Since we know determinant of a matrix is same as determinant of transpose of a matrix.
\[\therefore \]Det \[\left[ {\begin{array}{*{20}{c}}
  0&{ - 4}&1 \\
  0&9&{ - 2} \\
  1&2&5
\end{array}} \right] = \] Det \[\left[ {\begin{array}{*{20}{c}}
  0&0&1 \\
  { - 4}&9&2 \\
  1&{ - 2}&5
\end{array}} \right]\]
We know that determinant of a matrix can be calculated as:
Det \[\left[ {\begin{array}{*{20}{c}}
  0&0&1 \\
  { - 4}&9&2 \\
  1&{ - 2}&5
\end{array}} \right] = 0[9 \times 5 - 2 \times - 2] - 0[ - 4 \times 5 - 1 \times 2] + 1[ - 4 \times - 2 - 1 \times 9]\]

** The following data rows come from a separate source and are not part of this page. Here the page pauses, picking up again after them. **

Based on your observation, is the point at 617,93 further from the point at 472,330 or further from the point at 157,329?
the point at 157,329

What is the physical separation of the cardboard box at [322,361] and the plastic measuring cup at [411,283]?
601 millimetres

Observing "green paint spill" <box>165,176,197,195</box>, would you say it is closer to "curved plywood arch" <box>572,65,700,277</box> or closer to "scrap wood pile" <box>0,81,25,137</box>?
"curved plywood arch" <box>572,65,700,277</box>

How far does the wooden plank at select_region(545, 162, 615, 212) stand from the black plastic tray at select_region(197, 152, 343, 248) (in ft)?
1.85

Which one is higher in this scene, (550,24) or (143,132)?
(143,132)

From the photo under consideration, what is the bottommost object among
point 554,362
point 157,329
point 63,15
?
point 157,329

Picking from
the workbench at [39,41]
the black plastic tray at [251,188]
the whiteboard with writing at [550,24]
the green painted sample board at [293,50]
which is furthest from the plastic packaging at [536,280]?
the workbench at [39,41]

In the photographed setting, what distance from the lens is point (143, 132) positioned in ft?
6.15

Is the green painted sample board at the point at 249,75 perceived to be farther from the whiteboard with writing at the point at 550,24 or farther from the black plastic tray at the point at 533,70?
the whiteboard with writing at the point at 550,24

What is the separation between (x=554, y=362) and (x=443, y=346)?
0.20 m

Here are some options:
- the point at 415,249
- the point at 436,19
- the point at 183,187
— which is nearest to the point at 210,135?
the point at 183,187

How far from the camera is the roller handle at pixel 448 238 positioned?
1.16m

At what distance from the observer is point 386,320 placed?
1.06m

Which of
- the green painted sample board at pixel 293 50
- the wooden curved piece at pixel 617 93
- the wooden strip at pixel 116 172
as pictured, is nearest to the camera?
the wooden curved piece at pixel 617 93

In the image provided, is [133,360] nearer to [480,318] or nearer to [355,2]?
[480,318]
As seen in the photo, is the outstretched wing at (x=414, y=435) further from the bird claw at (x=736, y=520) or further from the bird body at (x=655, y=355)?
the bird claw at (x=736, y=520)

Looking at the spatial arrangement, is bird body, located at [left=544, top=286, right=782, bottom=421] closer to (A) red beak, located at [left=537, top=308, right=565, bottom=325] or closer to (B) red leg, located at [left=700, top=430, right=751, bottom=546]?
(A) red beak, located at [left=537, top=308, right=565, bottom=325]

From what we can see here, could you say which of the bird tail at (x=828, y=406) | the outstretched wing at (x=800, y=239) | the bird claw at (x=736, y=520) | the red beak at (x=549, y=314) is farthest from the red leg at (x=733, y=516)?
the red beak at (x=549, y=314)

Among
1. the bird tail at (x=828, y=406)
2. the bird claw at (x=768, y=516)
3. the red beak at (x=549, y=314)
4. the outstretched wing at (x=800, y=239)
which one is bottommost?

Det \[\left[ {\begin{array}{*{20}{c}}
  0&0&1 \\
  { - 4}&9&2 \\
  1&{ - 2}&5
\end{array}} \right] = 1[8 - 9]\]
Det \[\left[ {\begin{array}{*{20}{c}}
  0&0&1 \\
  { - 4}&9&2 \\
  1&{ - 2}&5
\end{array}} \right] = - 1\]

So, the correct option is C.

Note: Students many times make the mistake of writing negative signs after taking the transpose of the matrix which is not required because we use the property that transpose has the same determinant as that of matrix. Also, always try to apply row operations that make the matrix easier in the next step and not more complex.